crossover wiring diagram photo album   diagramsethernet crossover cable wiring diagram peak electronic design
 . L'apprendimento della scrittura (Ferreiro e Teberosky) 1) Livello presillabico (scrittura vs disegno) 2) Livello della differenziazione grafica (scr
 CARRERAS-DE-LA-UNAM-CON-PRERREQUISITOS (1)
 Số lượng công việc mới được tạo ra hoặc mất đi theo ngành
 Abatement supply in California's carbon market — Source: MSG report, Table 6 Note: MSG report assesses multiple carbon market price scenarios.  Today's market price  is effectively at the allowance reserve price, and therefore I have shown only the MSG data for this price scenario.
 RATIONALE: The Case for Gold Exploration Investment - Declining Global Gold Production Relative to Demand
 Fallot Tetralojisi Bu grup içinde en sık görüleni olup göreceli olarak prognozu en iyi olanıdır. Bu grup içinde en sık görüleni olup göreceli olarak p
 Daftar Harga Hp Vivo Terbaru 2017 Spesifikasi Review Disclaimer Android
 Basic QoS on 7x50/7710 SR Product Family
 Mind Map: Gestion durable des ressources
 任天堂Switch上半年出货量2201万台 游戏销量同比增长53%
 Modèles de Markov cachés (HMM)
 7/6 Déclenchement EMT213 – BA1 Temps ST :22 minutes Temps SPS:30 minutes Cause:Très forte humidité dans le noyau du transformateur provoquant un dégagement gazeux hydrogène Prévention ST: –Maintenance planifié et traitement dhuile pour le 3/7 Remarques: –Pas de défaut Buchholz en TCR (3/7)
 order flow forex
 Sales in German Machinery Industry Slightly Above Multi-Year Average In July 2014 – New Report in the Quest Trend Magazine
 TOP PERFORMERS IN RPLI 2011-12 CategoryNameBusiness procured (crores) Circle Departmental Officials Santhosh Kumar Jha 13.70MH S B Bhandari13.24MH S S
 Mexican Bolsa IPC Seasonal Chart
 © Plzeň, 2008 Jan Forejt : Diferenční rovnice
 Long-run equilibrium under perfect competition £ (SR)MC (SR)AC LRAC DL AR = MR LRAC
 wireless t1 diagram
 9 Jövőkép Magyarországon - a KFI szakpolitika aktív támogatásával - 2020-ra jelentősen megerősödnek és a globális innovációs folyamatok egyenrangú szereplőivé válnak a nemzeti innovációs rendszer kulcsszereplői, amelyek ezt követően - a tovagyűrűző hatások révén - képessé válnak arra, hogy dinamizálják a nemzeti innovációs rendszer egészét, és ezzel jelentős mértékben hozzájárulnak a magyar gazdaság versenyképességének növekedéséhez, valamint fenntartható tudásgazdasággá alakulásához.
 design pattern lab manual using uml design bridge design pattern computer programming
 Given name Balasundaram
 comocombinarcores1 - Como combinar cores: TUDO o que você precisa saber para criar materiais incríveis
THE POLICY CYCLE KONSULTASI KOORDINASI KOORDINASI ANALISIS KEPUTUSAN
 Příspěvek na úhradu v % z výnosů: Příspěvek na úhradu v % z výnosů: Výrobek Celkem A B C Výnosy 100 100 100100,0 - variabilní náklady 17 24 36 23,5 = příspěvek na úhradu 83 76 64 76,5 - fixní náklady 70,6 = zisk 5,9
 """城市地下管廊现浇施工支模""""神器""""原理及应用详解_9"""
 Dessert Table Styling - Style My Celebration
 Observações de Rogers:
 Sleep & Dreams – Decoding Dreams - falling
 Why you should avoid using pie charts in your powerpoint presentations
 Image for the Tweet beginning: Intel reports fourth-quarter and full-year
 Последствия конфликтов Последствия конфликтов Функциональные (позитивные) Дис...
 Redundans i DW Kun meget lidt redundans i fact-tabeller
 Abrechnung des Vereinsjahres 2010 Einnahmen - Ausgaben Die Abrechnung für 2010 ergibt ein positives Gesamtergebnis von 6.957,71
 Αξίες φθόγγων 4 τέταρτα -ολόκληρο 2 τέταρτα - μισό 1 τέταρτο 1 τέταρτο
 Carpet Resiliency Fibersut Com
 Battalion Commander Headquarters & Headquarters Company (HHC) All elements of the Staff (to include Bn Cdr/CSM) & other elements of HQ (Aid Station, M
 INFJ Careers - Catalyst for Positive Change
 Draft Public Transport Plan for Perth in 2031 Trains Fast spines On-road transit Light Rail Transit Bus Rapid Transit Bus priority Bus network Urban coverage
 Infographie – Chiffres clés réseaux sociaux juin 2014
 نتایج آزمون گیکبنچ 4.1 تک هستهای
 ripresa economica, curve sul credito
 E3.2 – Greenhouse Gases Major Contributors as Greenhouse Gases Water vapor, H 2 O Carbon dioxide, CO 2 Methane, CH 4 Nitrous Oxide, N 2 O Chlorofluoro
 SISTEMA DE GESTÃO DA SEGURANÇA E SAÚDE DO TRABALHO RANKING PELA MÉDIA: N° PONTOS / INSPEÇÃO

= Try it =
The records above should be restated word for word in their entirety.

= Task response =
crossover wiring diagram photo album   diagramsethernet crossover cable wiring diagram peak electronic design
 . L'apprendimento della scrittura (Ferreiro e Teberosky) 1) Livello presillabico (scrittura vs disegno) 2) Livello della differenziazione grafica (scr
 CARRERAS-DE-LA-UNAM-CON-PRERREQUISITOS (1)
 Số lượng công việc mới được tạo ra hoặc mất đi theo ngành
 Abatement supply in California's carbon market — Source: MSG report, Table 6 Note: MSG report assesses multiple carbon market price scenarios.  Today's market price  is effectively at the allowance reserve price, and therefore I have shown only the MSG data for this price scenario.
 RATIONALE: The Case for Gold Exploration Investment - Declining Global Gold Production Relative to Demand
 Fallot Tetralojisi Bu grup içinde en sık görüleni olup göreceli olarak prognozu en iyi olanıdır. Bu grup içinde en sık görüleni olup göreceli olarak p
 Daftar Harga Hp Vivo Terbaru 2017 Spesifikasi Review Disclaimer Android
 Basic QoS on 7x50/7710 SR Product Family
 Mind Map: Gestion durable des ressources
 任天堂Switch上半年出货量2201万台 游戏销量同比增长53%
 Modèles de Markov cachés (HMM)
 7/6 Déclenchement EMT213 – BA1 Temps ST :22 minutes Temps SPS:30 minutes Cause:Très forte humidité dans le noyau du transformateur provoquant un dégagement gazeux hydrogène Prévention ST: –Maintenance planifié et traitement dhuile pour le 3/7 Remarques: –Pas de défaut Buchholz en TCR (3/7)
 order flow forex
 Sales in German Machinery Industry Slightly Above Multi-Year Average In July 2014 – New Report in the Quest Trend Magazine
 TOP PERFORMERS IN RPLI 2011-12 CategoryNameBusiness procured (crores) Circle Departmental Officials Santhosh Kumar Jha 13.70MH S B Bhandari13.24MH S S
 Mexican Bolsa IPC Seasonal Chart
 © Plzeň, 2008 Jan Forejt : Diferenční rovnice
 Long-run equilibrium under perfect competition £ (SR)MC (SR)AC LRAC DL AR = MR LRAC
 wireless t1 diagram
 9 Jövőkép Magyarországon - a KFI szakpolitika aktív támogatásával - 2020-ra jelentősen megerősödnek és a globális innovációs folyamatok egyenrangú szereplőivé válnak a nemzeti innovációs rendszer kulcsszereplői, amelyek ezt követően - a tovagyűrűző hatások révén - képessé válnak arra, hogy dinamizálják a nemzeti innovációs rendszer egészét, és ezzel jelentős mértékben hozzájárulnak a magyar gazdaság versenyképességének növekedéséhez, valamint fenntartható tudásgazdasággá alakulásához.
 design pattern lab manual using uml design bridge design pattern computer programming
 Given name Balasundaram
 comocombinarcores1 - Como combinar cores: TUDO o que você precisa saber para criar materiais incríveis
THE POLICY CYCLE KONSULTASI KOORDINASI KOORDINASI ANALISIS KEPUTUSAN
 Příspěvek na úhradu v % z výnosů: Příspěvek na úhradu v % z výnosů: Výrobek Celkem A B C Výnosy 100 100 100100,0 - variabilní náklady 17 24 36 23,5 = příspěvek na úhradu 83 76 64 76,5 - fixní náklady 70,6 = zisk 5,9
 """城市地下管廊现浇施工支模""""神器""""原理及应用详解_9"""
 Dessert Table Styling - Style My Celebration
 Observações de Rogers:
 Sleep & Dreams – Decoding Dreams - falling
 Why you should avoid using pie charts in your powerpoint presentations
 Image for the Tweet beginning: Intel reports fourth-quarter and full-year
 Последствия конфликтов Последствия конфликтов Функциональные (позитивные) Дис...
 Redundans i DW Kun meget lidt redundans i fact-tabeller
 Abrechnung des Vereinsjahres 2010 Einnahmen - Ausgaben Die Abrechnung für 2010 ergibt ein positives Gesamtergebnis von 6.957,71
 Αξίες φθόγγων 4 τέταρτα -ολόκληρο 2 τέταρτα - μισό 1 τέταρτο 1 τέταρτο
 Carpet Resiliency Fibersut Com
 Battalion Commander Headquarters & Headquarters Company (HHC) All elements of the Staff (to include Bn Cdr/CSM) & other elements of HQ (Aid Station, M
 INFJ Careers - Catalyst for Positive Change
 Draft Public Transport Plan for Perth in 2031 Trains Fast spines On-road transit Light Rail Transit Bus Rapid Transit Bus priority Bus network Urban coverage
 Infographie – Chiffres clés réseaux sociaux juin 2014
 نتایج آزمون گیکبنچ 4.1 تک هستهای
 ripresa economica, curve sul credito
 E3.2 – Greenhouse Gases Major Contributors as Greenhouse Gases Water vapor, H 2 O Carbon dioxide, CO 2 Methane, CH 4 Nitrous Oxide, N 2 O Chlorofluoro
 SISTEMA DE GESTÃO DA SEGURANÇA E SAÚDE DO TRABALHO RANKING PELA MÉDIA: N° PONTOS / INSPEÇÃO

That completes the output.